Brendel has performed on all the major opera stages in Germany (Hamburg State Opera, both the Deutsche Oper and the Staatsoper in Berlin, Dresden) and throughout Europe (Vienna, Milan, London, Paris, Bayreuth, Dresden, Amsterdam, Lisbon, Madrid), in Tokyo, and in the United States (New York, Chicago, San Francisco, Los Angeles, Dallas). Since Brendel's debut at the Metropolitan Opera in 1975, age 27, as Count Almaviva, he has sung 91 performances there through 2007 in Mozart (Papageno), Verdi (Germont, Miller), Wagner (Amfortas), Puccini (Sharpless), J. Strauß (Dr. Falke and Eisenstein), and R. Strauss (Mandryka, Barak, Count in Capriccio, Music Master, Altair). In his Andante on-line review of Brendel's Barak in the new production of Die Frau ohne Schatten in 2001, Paul Griffiths catches the essence of the baritone in so many of his roles: "Wolfgang Brendel is extraordinarily resourceful. With his subtle control of color and phrasing, he can suggest a man fiercely resolute, tired or ironically self-dismissive, yet always good and trustworthy. He sings with melodious ease: the entire part comes across as the man's natural mode of expression."

Brendel, for many years a professor of voice at the Munich Hochschule für Musik und Theater, as of fall, 2011, is Professor of Practice at the Jacobs School of Music, Indiana University, Bloomington, Indiana. In 1997 he was awarded the Cross of the Order of Merit of the Federal Republic of Germany. His most recent appearances have been as Scarpia, Mandryka, Sachs, Eisenstein, and Holländer.

==Recordings==
While most of the studio recordings Brendel made are not currently available (e.g., I pagliacci, a German-language La bohème), a few are: Die Fledermaus (Previn, 1999), in which he is the Eisenstein, Schumann's Das Paradies und die Peri (Giulini, 1974), Brahms’ Deutsches Requiem (Sinopoli), highlights of Die Zauberflöte (Haitink; the complete recording is out of print), and two discs of arias (Orfeo).

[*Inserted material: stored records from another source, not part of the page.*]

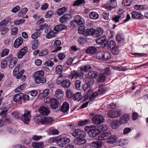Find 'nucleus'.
Returning <instances> with one entry per match:
<instances>
[{
    "label": "nucleus",
    "mask_w": 148,
    "mask_h": 148,
    "mask_svg": "<svg viewBox=\"0 0 148 148\" xmlns=\"http://www.w3.org/2000/svg\"><path fill=\"white\" fill-rule=\"evenodd\" d=\"M44 72L42 70L36 71L33 74L35 82L37 84L45 83L46 82V78L44 76Z\"/></svg>",
    "instance_id": "f257e3e1"
},
{
    "label": "nucleus",
    "mask_w": 148,
    "mask_h": 148,
    "mask_svg": "<svg viewBox=\"0 0 148 148\" xmlns=\"http://www.w3.org/2000/svg\"><path fill=\"white\" fill-rule=\"evenodd\" d=\"M35 119L38 123H41L42 124L51 125L54 121L53 119L51 117H45L41 116H37Z\"/></svg>",
    "instance_id": "f03ea898"
},
{
    "label": "nucleus",
    "mask_w": 148,
    "mask_h": 148,
    "mask_svg": "<svg viewBox=\"0 0 148 148\" xmlns=\"http://www.w3.org/2000/svg\"><path fill=\"white\" fill-rule=\"evenodd\" d=\"M22 68V65L21 64H18L15 67L13 70V75L17 79H19L21 76L24 73L25 70L22 69L19 72L20 70H21Z\"/></svg>",
    "instance_id": "7ed1b4c3"
},
{
    "label": "nucleus",
    "mask_w": 148,
    "mask_h": 148,
    "mask_svg": "<svg viewBox=\"0 0 148 148\" xmlns=\"http://www.w3.org/2000/svg\"><path fill=\"white\" fill-rule=\"evenodd\" d=\"M70 141V139H50L49 142L51 143L56 142L58 146L62 147Z\"/></svg>",
    "instance_id": "20e7f679"
},
{
    "label": "nucleus",
    "mask_w": 148,
    "mask_h": 148,
    "mask_svg": "<svg viewBox=\"0 0 148 148\" xmlns=\"http://www.w3.org/2000/svg\"><path fill=\"white\" fill-rule=\"evenodd\" d=\"M72 135L76 138L82 139L86 137V134L83 130L77 129L73 131Z\"/></svg>",
    "instance_id": "39448f33"
},
{
    "label": "nucleus",
    "mask_w": 148,
    "mask_h": 148,
    "mask_svg": "<svg viewBox=\"0 0 148 148\" xmlns=\"http://www.w3.org/2000/svg\"><path fill=\"white\" fill-rule=\"evenodd\" d=\"M117 5L116 0H110L104 5V8L108 10H111L114 8Z\"/></svg>",
    "instance_id": "423d86ee"
},
{
    "label": "nucleus",
    "mask_w": 148,
    "mask_h": 148,
    "mask_svg": "<svg viewBox=\"0 0 148 148\" xmlns=\"http://www.w3.org/2000/svg\"><path fill=\"white\" fill-rule=\"evenodd\" d=\"M30 112L26 111L25 112L23 116H21V120L26 124H28L30 121L31 116L30 114Z\"/></svg>",
    "instance_id": "0eeeda50"
},
{
    "label": "nucleus",
    "mask_w": 148,
    "mask_h": 148,
    "mask_svg": "<svg viewBox=\"0 0 148 148\" xmlns=\"http://www.w3.org/2000/svg\"><path fill=\"white\" fill-rule=\"evenodd\" d=\"M83 73L82 72H77L73 71L69 75V77L71 79H73L74 78L76 79L78 77L81 78L83 77Z\"/></svg>",
    "instance_id": "6e6552de"
},
{
    "label": "nucleus",
    "mask_w": 148,
    "mask_h": 148,
    "mask_svg": "<svg viewBox=\"0 0 148 148\" xmlns=\"http://www.w3.org/2000/svg\"><path fill=\"white\" fill-rule=\"evenodd\" d=\"M103 117L100 115L94 116L92 118V122L95 125H98L102 123L104 121Z\"/></svg>",
    "instance_id": "1a4fd4ad"
},
{
    "label": "nucleus",
    "mask_w": 148,
    "mask_h": 148,
    "mask_svg": "<svg viewBox=\"0 0 148 148\" xmlns=\"http://www.w3.org/2000/svg\"><path fill=\"white\" fill-rule=\"evenodd\" d=\"M121 114L120 110H110L107 113L108 116L111 118H115L120 116Z\"/></svg>",
    "instance_id": "9d476101"
},
{
    "label": "nucleus",
    "mask_w": 148,
    "mask_h": 148,
    "mask_svg": "<svg viewBox=\"0 0 148 148\" xmlns=\"http://www.w3.org/2000/svg\"><path fill=\"white\" fill-rule=\"evenodd\" d=\"M97 43L99 44H102L104 46H105L108 43V40L106 39L105 36L98 37L96 39Z\"/></svg>",
    "instance_id": "9b49d317"
},
{
    "label": "nucleus",
    "mask_w": 148,
    "mask_h": 148,
    "mask_svg": "<svg viewBox=\"0 0 148 148\" xmlns=\"http://www.w3.org/2000/svg\"><path fill=\"white\" fill-rule=\"evenodd\" d=\"M74 21L79 25H83L85 23V21L80 16L77 15L75 16Z\"/></svg>",
    "instance_id": "f8f14e48"
},
{
    "label": "nucleus",
    "mask_w": 148,
    "mask_h": 148,
    "mask_svg": "<svg viewBox=\"0 0 148 148\" xmlns=\"http://www.w3.org/2000/svg\"><path fill=\"white\" fill-rule=\"evenodd\" d=\"M92 129H93L89 132V135L90 137H93L97 136L100 134V130L97 129L96 126L94 125Z\"/></svg>",
    "instance_id": "ddd939ff"
},
{
    "label": "nucleus",
    "mask_w": 148,
    "mask_h": 148,
    "mask_svg": "<svg viewBox=\"0 0 148 148\" xmlns=\"http://www.w3.org/2000/svg\"><path fill=\"white\" fill-rule=\"evenodd\" d=\"M99 137H101L103 139H117V136L114 134L111 135L108 132H106L100 135Z\"/></svg>",
    "instance_id": "4468645a"
},
{
    "label": "nucleus",
    "mask_w": 148,
    "mask_h": 148,
    "mask_svg": "<svg viewBox=\"0 0 148 148\" xmlns=\"http://www.w3.org/2000/svg\"><path fill=\"white\" fill-rule=\"evenodd\" d=\"M71 18V14H66L60 18L59 21L61 23H66Z\"/></svg>",
    "instance_id": "2eb2a0df"
},
{
    "label": "nucleus",
    "mask_w": 148,
    "mask_h": 148,
    "mask_svg": "<svg viewBox=\"0 0 148 148\" xmlns=\"http://www.w3.org/2000/svg\"><path fill=\"white\" fill-rule=\"evenodd\" d=\"M27 48L25 47L21 49L17 54V57L18 59L22 58L27 52Z\"/></svg>",
    "instance_id": "dca6fc26"
},
{
    "label": "nucleus",
    "mask_w": 148,
    "mask_h": 148,
    "mask_svg": "<svg viewBox=\"0 0 148 148\" xmlns=\"http://www.w3.org/2000/svg\"><path fill=\"white\" fill-rule=\"evenodd\" d=\"M50 29L49 30L45 29V33H47L46 36V38H51L56 36V34H57L56 32H54L53 31H50Z\"/></svg>",
    "instance_id": "f3484780"
},
{
    "label": "nucleus",
    "mask_w": 148,
    "mask_h": 148,
    "mask_svg": "<svg viewBox=\"0 0 148 148\" xmlns=\"http://www.w3.org/2000/svg\"><path fill=\"white\" fill-rule=\"evenodd\" d=\"M67 26L64 24H60L56 26L54 29L57 34L59 32L62 31L67 28Z\"/></svg>",
    "instance_id": "a211bd4d"
},
{
    "label": "nucleus",
    "mask_w": 148,
    "mask_h": 148,
    "mask_svg": "<svg viewBox=\"0 0 148 148\" xmlns=\"http://www.w3.org/2000/svg\"><path fill=\"white\" fill-rule=\"evenodd\" d=\"M39 112L43 115H47L49 113V110L48 108L44 106L40 107L38 109Z\"/></svg>",
    "instance_id": "6ab92c4d"
},
{
    "label": "nucleus",
    "mask_w": 148,
    "mask_h": 148,
    "mask_svg": "<svg viewBox=\"0 0 148 148\" xmlns=\"http://www.w3.org/2000/svg\"><path fill=\"white\" fill-rule=\"evenodd\" d=\"M61 43L60 41L57 40L55 41L54 46L55 47V49L53 51V52H57L60 51L62 49V47L60 46Z\"/></svg>",
    "instance_id": "aec40b11"
},
{
    "label": "nucleus",
    "mask_w": 148,
    "mask_h": 148,
    "mask_svg": "<svg viewBox=\"0 0 148 148\" xmlns=\"http://www.w3.org/2000/svg\"><path fill=\"white\" fill-rule=\"evenodd\" d=\"M59 103L57 99L52 98L50 103L51 107L53 109H56L58 107Z\"/></svg>",
    "instance_id": "412c9836"
},
{
    "label": "nucleus",
    "mask_w": 148,
    "mask_h": 148,
    "mask_svg": "<svg viewBox=\"0 0 148 148\" xmlns=\"http://www.w3.org/2000/svg\"><path fill=\"white\" fill-rule=\"evenodd\" d=\"M129 119V116L127 114H125L121 117L119 122L121 124H125L127 122Z\"/></svg>",
    "instance_id": "4be33fe9"
},
{
    "label": "nucleus",
    "mask_w": 148,
    "mask_h": 148,
    "mask_svg": "<svg viewBox=\"0 0 148 148\" xmlns=\"http://www.w3.org/2000/svg\"><path fill=\"white\" fill-rule=\"evenodd\" d=\"M23 39L21 37H18L15 40L14 43V47L16 48H18L22 44Z\"/></svg>",
    "instance_id": "5701e85b"
},
{
    "label": "nucleus",
    "mask_w": 148,
    "mask_h": 148,
    "mask_svg": "<svg viewBox=\"0 0 148 148\" xmlns=\"http://www.w3.org/2000/svg\"><path fill=\"white\" fill-rule=\"evenodd\" d=\"M120 123L119 120L113 121L110 123L111 127L113 129H116L119 127Z\"/></svg>",
    "instance_id": "b1692460"
},
{
    "label": "nucleus",
    "mask_w": 148,
    "mask_h": 148,
    "mask_svg": "<svg viewBox=\"0 0 148 148\" xmlns=\"http://www.w3.org/2000/svg\"><path fill=\"white\" fill-rule=\"evenodd\" d=\"M69 105L67 102H64L61 107V110L63 112H67L69 109Z\"/></svg>",
    "instance_id": "393cba45"
},
{
    "label": "nucleus",
    "mask_w": 148,
    "mask_h": 148,
    "mask_svg": "<svg viewBox=\"0 0 148 148\" xmlns=\"http://www.w3.org/2000/svg\"><path fill=\"white\" fill-rule=\"evenodd\" d=\"M97 50L96 48L93 46L89 47L86 51V52L87 53L94 54L96 53Z\"/></svg>",
    "instance_id": "a878e982"
},
{
    "label": "nucleus",
    "mask_w": 148,
    "mask_h": 148,
    "mask_svg": "<svg viewBox=\"0 0 148 148\" xmlns=\"http://www.w3.org/2000/svg\"><path fill=\"white\" fill-rule=\"evenodd\" d=\"M132 17L134 19H143V17L142 15L140 14L137 13L136 12H132Z\"/></svg>",
    "instance_id": "bb28decb"
},
{
    "label": "nucleus",
    "mask_w": 148,
    "mask_h": 148,
    "mask_svg": "<svg viewBox=\"0 0 148 148\" xmlns=\"http://www.w3.org/2000/svg\"><path fill=\"white\" fill-rule=\"evenodd\" d=\"M92 67L90 65H85L84 66H82L80 68L81 72H87L88 71L91 70Z\"/></svg>",
    "instance_id": "cd10ccee"
},
{
    "label": "nucleus",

A good number of his live performances are documented on DVD and CD. He can be seen as the High Priest in Samson et Dalila (San Francisco, 1981), Papageno (Munich, 1983), Eugene Onegin (Chicago, 1985), Dr. Falke (Munich, 1987), Wolfram (Bayreuth, 1989), Sachs (Deutsche Oper Berlin, 1995), Mandryka (MET, 1995), and the Music Master in "Ariadne auf Naxos" (MET, 2003); there are also DVDs of his Posa (Barcelona, 1985) and Germont (Madrid, 1990) in limited circulation.

He was featured in made-for-televisions films of two J. Strauss operettas: Eine Nacht in Venedig (1975) and Der Zigeunerbaron (1976). CDs in circulation of complete live performances – some quite rare – include: his Germont under Kleiber from at least two different Munich performances (1975 and 1977), a youthful Wolfram (Perugia, 1972) and Guglielmo (Munich, 1978), both under Sawallisch, Posa (Munich, 1977; San Francisco, 1979; Munich, 1983), Count Almaviva (Munich, 1983), Onegin (Vienna, 1988), Enrico (London, 1988), Amfortas (Milan, 1991; New York, 1995), di Luna (Munich, 1992), and Mandryka (Munich, 2001). A CD exists of a Deutsches Requiem with the Bavarian Radio Symphony Orchestra under Kubelik (1978).